LIST OF TASKS:
(A) The squat critique thread below has a reply that says where you should feel tension. List each body part it names.
(B) Carry on the squat critique thread below, starting right after its final sentence.

PAGE TEXT:

Squat Critique

Not sure if this will help, but I notice you’re pushing your neck back before each rep, but end up still looking down. Picture is the second rep on 275 w/flat from the side.

Alpha listed some steps in his training log for the squat one of which was to drive your neck back into the bar as hard as you can. Maybe that will help?

Edit: Not sure if it will for lowish bar squatting…

Beginning of rep 2.

[quote]Spidey22 wrote:
Thank you so much lift206, I’ll begin to incorporate both those movements.

For Reed and the rest of you, here are some triples with 275 in Flat wrestling shoes vs my heeled Oly shoes. I did 4 sets, both sets with flats first, and then 2 sets with my oly shoes. Sadly the video from the sideview on the Oly sets (3rd set total) didn’t record for some reason, so I only have 3 of the sets.

My eye for this isn’t great, but they don’t look tremendously different. The flats felt like I was ‘falling over’ more and I felt a little worse overall. The Oly shoes in comparison I felt I was more upright and it was much easier to stay on my heels, at least it felt that way. But I’ll let ya’ll look and tell me what you think.

Also tried to really work on the abdominal bracing, but you can see by my last set I was exerting a lot of energy just staying tight. It’s definitely a different challenge, but I think with some work I can really learn to hold the pressure in better and stay tight all the way through. [/quote]

Thanks for posting the video. Wearing Oly shoes is masking the problem. I fell into the same trap. With Oly shoes you are more upright which reduces the moment arm from the bar to your lower back so it feels easier to stay up. However, when you hit weights close to your PR you’ll have much more forward lean and even with Oly shoes it’ll be difficult to keep your chest from collapsing. You can figure out which shoes are more useful later on because the main goal should still be learning to create a rigid torso.

IMO, the most important things to learn in powerlifting are: 1) torso rigidity, 2) keeping the hips close to the bar, 3) hinging. The first is required to learn in order to do the last two effectively. These movement patterns have to be learned and without a belt before nailing down the details of what stance width to use, how much sit back is ideal, shoe type, etc. My preference would be front squats and snatch grip RDLs with straps to master these movement patterns but other lifts teach the same thing, like pin squats which you were considering. Regardless of what lift you choose, the goal is to execute the above movement patterns. Do them correctly and don’t sacrifice form for weight. If you don’t feel tension in your chest, lats, erectors and abs then you’re still doing them wrong - you should feel tightness regardless of how much weight is on the bar. It’ll take a few months until it becomes second nature.

Here’s another comparison that might help.

Take it how you like but, I personally feel you look much better in the flats. You are also spreading the floor in them better. I bet if you stay in the flat and continue to work the technique, along with hitting front squats, and core hard you will easily start hitting at least the same numbers you are in Oly shoes with in the month with a relative ease.

I watched your new video and it still seems like the same thing to me. The weight has to be over the middle of your foot. You are trying to stay too upright on the way down.
When you have a low bar position and you try to stay upright it puts the weight in front of the middle of your foot. You drive out of the hole and the bar moves backward to be in line with the middle of your foot and you finish the lift.
Either descend with a more horizontal back angle and sit back, or move the bar up and stay more vertical.

DATA SECTION:

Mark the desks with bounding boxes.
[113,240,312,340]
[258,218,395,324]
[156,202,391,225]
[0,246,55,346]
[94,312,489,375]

RESPONSES BY TASK:
(A) Chest, lats, erectors, abs

(B)
Edit: I hope that doesn’t seem dickish. Just somethings to try out the next time you squat.

Man, lots to think about now.

usmccds423: Damn dude, thanks for that, it honestly helps me see where I’m fucking up. HeavyTriple always gets on me for looking down, and I really tried to look straight ahead at least, but damn, I still end up looking down. Also looking at the pic that you drew the line on, it looks like the weight is over my heels? Which actually means it NEEDS to be over my upper/midfoot, judging by that drawing? Because I’ve alwayssss tried to put the weight on my heel so that’s confusing me

lift206: So are you suggesting I ditch belted work for awhile? I tried to really keep my torso rigid and hips close with front squats today. I obviously had to knock some weight off, but is this more of what I should be doing?

[quote]Reed wrote:
Take it how you like but, I personally feel you look much better in the flats. You are also spreading the floor in them better. I bet if you stay in the flat and continue to work the technique, along with hitting front squats, and core hard you will easily start hitting at least the same numbers you are in Oly shoes with in the month with a relative ease. [/quote]

What is it exactly you feel the Oly shoes are messing up? If I learn to ‘spread the floor’ with them on better like you say I do in flats, would that maybe be a best of both worlds scenario?

[quote]Alrightmiami19c wrote:
I watched your new video and it still seems like the same thing to me. The weight has to be over the middle of your foot. You are trying to stay too upright on the way down.
When you have a low bar position and you try to stay upright it puts the weight in front of the middle of your foot. You drive out of the hole and the bar moves backward to be in line with the middle of your foot and you finish the lift.
Either descend with a more horizontal back angle and sit back, or move the bar up and stay more vertical.

Edit: I hope that doesn’t seem dickish. Just somethings to try out the next time you squat.[/quote]

No dude you’re fine lol. I’ve never thought of descending already leaning over, as fighting to stay upright is what I’m doing for most my Squat lol. I still HB Squat as assistance work, and feel my leverages are probably better suited for low bar (if I ever want to squat something appreciable), so I guess maybe really nailing my core stability and just starting with a bit of a lean will help a lot, because at least if I start in that position and maintain it I won’t have the issue of my hips shooting up.

[quote]usmccds423 wrote:
Here’s another comparison that might help. [/quote]

I appreciate you taking the time to do this man. I guess I’m confused though. The diagram seems to show the bar needs to be over the front/mid part of my foot, and I’ve alwaysss focused on having it over and pushing through me heels. Is that an issue?

[quote]lift206 wrote:

[quote]Spidey22 wrote:
Thank you so much lift206, I’ll begin to incorporate both those movements.

For Reed and the rest of you, here are some triples with 275 in Flat wrestling shoes vs my heeled Oly shoes. I did 4 sets, both sets with flats first, and then 2 sets with my oly shoes. Sadly the video from the sideview on the Oly sets (3rd set total) didn’t record for some reason, so I only have 3 of the sets.

My eye for this isn’t great, but they don’t look tremendously different. The flats felt like I was ‘falling over’ more and I felt a little worse overall. The Oly shoes in comparison I felt I was more upright and it was much easier to stay on my heels, at least it felt that way. But I’ll let ya’ll look and tell me what you think.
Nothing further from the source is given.